O tema deste artigo é a retirada do Seroquel: o processo de retirada e as consequências de eu haver tomado essa substância por mais de dez anos. No meu caso, desde que esse medicamento entrou no mercado, em 1997. Na trovoada de histórias sobre a retirada de drogas psicotrópicas, não estou ouvindo quase nada sobre Seroquel e sinto uma obrigação moral de oferecer a minha história para o bem comum. Fiquem avisados: não é uma história bonita.
Em 2009, descobri que eu havia sido totalmente enganada, como ocorreu com inumeráveis pessoas. Eu me dei conta que em mais de uma década de sofrimento (incluindo a perda de meus filhos devido à minha tendência suicida) não estava, de fato, sofrendo de uma doença real, mas sim, os ‘efeitos colaterais’ das drogas que pretendiam tratá-la. A história dessa traição pela comunidade médica pode ser para um outro momento; agora permitam-me que eu vá direto ao assunto do Seroquel.
Durante muitos anos, tomei 1.500 mg de Seroquel como parte do meu coquetel de drogas psiquiátricas. Em 2009, eu estava com 300 mg de Seroquel e 2 mg de Ativan. Foi nesse momento que fui ‘demitida’ pelo sistema de saúde mental de Asheville, na Carolina do Norte. Não foi nada fácil para mim. Minha psiquiatra me disse: “Pessoas como você não podem sair dos remédios”. Eu não acreditava mais nela. Eu vinha fazendo muita pesquisa por conta própria. Desde que eu passara a ser uma ativista (sofrer de mentira muitas vezes tende a politizar as pessoas), eu tinha apoio dentro da comunidade de sobreviventes psiquiátricos. Lá você sabe quem você é. Muito obrigado.

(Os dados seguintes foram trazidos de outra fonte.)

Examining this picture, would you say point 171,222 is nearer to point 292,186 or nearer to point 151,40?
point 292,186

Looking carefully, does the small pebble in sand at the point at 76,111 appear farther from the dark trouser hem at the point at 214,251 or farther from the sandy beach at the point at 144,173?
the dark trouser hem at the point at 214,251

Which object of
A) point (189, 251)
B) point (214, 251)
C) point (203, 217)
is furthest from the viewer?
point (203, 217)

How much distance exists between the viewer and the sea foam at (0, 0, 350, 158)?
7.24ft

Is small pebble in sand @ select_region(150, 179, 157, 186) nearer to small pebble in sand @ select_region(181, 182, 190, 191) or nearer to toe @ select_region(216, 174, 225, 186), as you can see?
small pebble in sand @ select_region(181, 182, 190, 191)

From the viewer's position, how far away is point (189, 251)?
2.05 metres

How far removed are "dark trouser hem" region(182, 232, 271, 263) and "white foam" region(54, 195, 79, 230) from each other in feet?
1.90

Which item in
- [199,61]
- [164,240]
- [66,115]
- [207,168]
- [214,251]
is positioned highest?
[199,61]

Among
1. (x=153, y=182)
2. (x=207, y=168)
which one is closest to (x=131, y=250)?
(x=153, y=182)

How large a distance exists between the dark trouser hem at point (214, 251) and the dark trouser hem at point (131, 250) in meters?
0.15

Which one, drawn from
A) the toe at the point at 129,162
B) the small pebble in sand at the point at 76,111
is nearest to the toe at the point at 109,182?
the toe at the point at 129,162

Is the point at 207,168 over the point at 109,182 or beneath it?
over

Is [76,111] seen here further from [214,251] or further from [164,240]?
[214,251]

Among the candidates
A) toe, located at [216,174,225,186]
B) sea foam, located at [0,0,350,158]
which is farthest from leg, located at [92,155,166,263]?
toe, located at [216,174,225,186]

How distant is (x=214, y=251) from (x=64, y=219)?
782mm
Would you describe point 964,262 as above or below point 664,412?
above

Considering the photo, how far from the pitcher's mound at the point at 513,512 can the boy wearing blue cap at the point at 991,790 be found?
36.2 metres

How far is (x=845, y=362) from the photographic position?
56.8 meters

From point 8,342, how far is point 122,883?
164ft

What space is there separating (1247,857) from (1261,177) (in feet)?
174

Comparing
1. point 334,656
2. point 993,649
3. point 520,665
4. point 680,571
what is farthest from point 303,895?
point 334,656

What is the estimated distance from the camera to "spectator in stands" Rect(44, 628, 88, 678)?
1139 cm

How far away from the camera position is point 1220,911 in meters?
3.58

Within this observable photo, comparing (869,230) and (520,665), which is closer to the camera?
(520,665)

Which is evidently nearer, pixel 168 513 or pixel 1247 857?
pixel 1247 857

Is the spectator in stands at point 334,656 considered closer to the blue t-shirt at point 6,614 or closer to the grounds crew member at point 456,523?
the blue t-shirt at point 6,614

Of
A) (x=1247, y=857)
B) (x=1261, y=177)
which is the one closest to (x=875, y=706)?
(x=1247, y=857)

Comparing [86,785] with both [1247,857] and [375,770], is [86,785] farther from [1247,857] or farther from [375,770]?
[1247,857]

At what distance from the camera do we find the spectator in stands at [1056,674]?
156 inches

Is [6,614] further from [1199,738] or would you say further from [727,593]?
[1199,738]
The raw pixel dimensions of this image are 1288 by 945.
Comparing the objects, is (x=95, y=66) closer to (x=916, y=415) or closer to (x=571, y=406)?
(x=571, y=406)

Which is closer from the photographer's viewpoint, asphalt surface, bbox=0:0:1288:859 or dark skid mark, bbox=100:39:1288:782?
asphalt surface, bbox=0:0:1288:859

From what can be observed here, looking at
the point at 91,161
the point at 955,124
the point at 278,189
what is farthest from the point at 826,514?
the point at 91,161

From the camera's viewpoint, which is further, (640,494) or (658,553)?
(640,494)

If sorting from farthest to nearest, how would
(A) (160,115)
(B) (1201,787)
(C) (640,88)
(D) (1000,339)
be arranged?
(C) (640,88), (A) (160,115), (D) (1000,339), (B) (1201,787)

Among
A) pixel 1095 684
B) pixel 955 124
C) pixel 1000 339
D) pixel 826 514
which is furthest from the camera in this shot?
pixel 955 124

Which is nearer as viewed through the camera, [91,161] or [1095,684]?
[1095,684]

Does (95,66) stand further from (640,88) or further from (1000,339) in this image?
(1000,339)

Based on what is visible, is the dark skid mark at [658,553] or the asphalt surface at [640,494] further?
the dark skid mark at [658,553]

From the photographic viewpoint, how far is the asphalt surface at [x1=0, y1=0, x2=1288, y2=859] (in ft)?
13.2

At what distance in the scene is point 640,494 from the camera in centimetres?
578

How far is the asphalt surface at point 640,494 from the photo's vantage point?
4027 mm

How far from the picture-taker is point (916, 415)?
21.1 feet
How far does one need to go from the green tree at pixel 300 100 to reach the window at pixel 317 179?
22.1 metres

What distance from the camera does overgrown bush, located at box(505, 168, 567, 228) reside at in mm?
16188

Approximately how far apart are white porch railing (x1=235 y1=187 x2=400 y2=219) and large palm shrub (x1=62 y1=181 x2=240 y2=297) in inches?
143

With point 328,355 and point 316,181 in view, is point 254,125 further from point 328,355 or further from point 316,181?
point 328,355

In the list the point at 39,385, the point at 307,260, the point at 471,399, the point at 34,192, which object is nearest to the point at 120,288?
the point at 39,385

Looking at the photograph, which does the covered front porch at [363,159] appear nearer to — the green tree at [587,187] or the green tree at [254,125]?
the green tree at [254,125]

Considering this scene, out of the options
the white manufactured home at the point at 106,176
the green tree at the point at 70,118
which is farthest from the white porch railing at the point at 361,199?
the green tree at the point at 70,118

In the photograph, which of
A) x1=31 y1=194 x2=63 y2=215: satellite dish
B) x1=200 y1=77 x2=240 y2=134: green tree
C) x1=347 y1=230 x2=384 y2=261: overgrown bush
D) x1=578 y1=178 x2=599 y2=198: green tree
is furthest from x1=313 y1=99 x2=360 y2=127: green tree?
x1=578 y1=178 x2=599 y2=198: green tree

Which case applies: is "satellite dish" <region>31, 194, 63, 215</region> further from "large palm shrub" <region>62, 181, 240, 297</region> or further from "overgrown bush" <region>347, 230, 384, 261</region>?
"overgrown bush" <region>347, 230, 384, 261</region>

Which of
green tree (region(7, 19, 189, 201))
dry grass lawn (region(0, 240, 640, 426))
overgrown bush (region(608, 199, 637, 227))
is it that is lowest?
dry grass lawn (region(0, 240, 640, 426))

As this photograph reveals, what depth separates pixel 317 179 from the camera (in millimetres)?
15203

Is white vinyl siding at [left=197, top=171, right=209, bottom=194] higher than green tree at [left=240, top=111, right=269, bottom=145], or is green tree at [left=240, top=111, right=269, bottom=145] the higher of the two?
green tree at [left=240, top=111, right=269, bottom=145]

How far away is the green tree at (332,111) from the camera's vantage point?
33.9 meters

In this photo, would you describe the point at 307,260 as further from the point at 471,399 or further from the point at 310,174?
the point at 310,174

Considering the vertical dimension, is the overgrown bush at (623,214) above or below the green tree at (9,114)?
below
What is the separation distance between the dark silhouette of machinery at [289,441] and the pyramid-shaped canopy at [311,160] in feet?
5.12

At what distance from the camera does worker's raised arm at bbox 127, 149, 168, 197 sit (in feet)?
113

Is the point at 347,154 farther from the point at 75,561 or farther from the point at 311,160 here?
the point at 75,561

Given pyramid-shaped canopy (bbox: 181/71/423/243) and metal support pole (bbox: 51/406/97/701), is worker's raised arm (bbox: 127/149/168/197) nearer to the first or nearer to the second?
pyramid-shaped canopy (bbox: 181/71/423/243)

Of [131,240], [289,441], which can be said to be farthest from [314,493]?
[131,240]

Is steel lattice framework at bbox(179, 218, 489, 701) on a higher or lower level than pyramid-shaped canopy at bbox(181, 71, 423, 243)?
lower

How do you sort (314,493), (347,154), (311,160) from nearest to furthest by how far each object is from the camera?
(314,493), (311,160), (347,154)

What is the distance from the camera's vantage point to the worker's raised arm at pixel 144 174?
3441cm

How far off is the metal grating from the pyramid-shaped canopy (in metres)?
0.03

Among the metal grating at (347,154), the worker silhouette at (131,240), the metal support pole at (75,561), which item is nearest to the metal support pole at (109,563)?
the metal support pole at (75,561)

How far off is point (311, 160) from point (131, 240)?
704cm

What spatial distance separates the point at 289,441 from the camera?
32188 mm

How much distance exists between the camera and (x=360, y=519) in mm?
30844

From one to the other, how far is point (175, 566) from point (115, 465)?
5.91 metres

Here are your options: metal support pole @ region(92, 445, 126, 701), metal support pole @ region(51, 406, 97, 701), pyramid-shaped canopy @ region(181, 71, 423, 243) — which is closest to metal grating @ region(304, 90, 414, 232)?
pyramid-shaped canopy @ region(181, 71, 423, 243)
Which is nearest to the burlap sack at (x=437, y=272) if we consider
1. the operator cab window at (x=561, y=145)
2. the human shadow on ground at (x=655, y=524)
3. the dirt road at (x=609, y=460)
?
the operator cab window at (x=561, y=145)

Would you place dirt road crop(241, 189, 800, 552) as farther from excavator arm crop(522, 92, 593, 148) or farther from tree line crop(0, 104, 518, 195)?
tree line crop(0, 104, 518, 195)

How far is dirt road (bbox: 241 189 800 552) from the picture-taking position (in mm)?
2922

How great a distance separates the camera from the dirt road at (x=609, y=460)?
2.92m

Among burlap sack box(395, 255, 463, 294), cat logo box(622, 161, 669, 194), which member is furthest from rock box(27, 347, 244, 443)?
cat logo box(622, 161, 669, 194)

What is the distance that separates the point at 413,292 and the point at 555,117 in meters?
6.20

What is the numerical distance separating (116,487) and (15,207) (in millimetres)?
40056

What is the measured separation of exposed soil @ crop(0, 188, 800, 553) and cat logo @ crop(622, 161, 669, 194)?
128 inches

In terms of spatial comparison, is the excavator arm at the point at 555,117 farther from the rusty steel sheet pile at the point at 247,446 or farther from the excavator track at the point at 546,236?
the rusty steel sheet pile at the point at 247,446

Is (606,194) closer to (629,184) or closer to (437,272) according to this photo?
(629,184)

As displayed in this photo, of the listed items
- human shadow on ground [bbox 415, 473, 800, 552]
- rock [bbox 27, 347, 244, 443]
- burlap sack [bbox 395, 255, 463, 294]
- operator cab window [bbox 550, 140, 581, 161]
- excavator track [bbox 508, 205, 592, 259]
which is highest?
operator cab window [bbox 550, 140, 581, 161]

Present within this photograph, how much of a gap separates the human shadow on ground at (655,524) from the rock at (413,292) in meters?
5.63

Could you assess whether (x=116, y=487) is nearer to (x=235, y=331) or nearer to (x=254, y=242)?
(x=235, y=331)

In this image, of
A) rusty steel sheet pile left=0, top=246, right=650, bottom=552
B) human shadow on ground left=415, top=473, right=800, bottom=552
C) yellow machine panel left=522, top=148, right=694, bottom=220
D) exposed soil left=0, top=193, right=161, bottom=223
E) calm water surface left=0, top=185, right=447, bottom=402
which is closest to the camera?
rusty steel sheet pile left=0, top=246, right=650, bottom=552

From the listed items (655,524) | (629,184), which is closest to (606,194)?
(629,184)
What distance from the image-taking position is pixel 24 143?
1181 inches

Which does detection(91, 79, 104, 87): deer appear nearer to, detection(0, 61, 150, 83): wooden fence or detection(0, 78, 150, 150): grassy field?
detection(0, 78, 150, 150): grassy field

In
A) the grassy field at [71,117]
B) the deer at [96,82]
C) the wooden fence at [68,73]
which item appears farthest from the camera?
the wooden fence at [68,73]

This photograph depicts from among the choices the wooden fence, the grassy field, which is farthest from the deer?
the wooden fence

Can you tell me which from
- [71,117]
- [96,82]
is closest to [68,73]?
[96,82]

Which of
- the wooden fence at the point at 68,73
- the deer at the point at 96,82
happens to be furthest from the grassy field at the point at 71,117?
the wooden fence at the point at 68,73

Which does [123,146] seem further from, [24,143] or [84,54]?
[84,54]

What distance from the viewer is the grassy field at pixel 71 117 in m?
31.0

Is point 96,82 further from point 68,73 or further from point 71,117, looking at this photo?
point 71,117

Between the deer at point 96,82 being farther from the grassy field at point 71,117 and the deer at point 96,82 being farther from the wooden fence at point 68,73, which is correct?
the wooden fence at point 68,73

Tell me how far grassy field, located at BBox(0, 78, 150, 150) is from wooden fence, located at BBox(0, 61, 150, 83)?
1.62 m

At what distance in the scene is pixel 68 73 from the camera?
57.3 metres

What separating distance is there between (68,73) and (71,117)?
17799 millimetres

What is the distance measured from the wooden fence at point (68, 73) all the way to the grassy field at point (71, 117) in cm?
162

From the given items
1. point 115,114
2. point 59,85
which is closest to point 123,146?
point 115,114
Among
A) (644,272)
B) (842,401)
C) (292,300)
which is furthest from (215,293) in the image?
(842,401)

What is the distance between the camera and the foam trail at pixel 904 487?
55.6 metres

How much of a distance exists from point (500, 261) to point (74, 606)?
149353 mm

Tomei minha última dose de Seroquel no final de novembro de 2010. Duas semanas depois, fui levada para o hospital com fortes dores abdominais e inchaço. Se um neurologista competente estivesse lá na sala de emergência, ele poderia muito bem ter dito aos médicos que me orientaram a fazer uma histerectomia radical: “Seus idiotas. Ela acabou de sair de uma droga que age em neurotransmissores. Noventa e sete por cento dos neurotransmissores está no intestino. Isso é consequência das drogas. ” No entanto, nenhum neurologista estava em cena. Lá apenas eu com aquela dor severa, meu parceiro Jim com muito medo, e um bando de homens em casacos brancos com pose de terem a certeza de que eles sabem de tudo (assim são os médicos em geral). Eu tive uma histerectomia desnecessária.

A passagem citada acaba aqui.